You are viewing a plain text version of this content. The canonical link for it is here.
Posted to commits@trafficserver.apache.org by zw...@apache.org on 2020/05/20 20:04:57 UTC

[trafficserver] branch 9.0.x updated: Fixes to hostDB to avoid event and memory leaks (#6686)

This is an automated email from the ASF dual-hosted git repository.

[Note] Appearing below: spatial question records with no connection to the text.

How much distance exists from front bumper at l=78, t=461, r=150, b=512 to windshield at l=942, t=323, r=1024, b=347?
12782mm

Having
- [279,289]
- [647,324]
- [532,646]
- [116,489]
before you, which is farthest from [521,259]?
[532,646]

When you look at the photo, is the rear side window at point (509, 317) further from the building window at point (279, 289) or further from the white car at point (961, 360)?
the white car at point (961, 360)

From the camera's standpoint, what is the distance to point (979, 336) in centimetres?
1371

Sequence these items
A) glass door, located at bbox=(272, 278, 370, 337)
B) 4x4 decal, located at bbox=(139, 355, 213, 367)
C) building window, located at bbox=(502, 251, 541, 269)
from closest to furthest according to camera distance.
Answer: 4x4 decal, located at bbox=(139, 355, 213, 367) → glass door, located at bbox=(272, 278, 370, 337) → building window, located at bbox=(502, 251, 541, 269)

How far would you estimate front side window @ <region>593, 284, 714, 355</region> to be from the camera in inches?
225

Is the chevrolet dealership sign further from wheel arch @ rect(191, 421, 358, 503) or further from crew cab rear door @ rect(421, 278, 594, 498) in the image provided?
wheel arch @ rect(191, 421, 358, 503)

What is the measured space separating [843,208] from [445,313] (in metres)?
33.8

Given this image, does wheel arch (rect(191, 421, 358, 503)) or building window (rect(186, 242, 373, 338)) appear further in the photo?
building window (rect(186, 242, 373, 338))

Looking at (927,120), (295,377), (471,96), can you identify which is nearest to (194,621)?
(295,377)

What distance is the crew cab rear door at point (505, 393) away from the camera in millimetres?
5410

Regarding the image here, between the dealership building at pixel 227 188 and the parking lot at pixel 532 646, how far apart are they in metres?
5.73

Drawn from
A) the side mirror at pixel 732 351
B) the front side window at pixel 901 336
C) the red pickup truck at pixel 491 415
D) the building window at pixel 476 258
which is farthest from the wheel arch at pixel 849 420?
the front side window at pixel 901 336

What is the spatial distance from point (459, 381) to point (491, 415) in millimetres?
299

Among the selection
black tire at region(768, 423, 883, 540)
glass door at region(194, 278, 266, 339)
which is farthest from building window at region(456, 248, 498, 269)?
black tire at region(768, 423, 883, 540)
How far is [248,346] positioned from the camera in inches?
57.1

zwoop pushed a commit to branch 9.0.x
in repository https://gitbox.apache.org/repos/asf/trafficserver.git


The following commit(s) were added to refs/heads/9.0.x by this push:
     new e05d9e1  Fixes to hostDB to avoid event and memory leaks (#6686)
e05d9e1 is described below

commit e05d9e1ee3f9065fc1621e42b9bfd050a2acf3b9
Author: Susan Hinrichs <sh...@yahoo-inc.com>
AuthorDate: Wed May 20 14:50:51 2020 -0500

    Fixes to hostDB to avoid event and memory leaks (#6686)
    
    Co-authored-by: Susan Hinrichs <sh...@verizonmedia.com>
    (cherry picked from commit 6094492e3efd178298d87629a54d0383d575c9d9)
---
 iocore/hostdb/HostDB.cc           | 60 ++++++++++++++++++++-------------------
 iocore/hostdb/P_HostDBProcessor.h |  1 -
 2 files changed, 31 insertions(+), 30 deletions(-)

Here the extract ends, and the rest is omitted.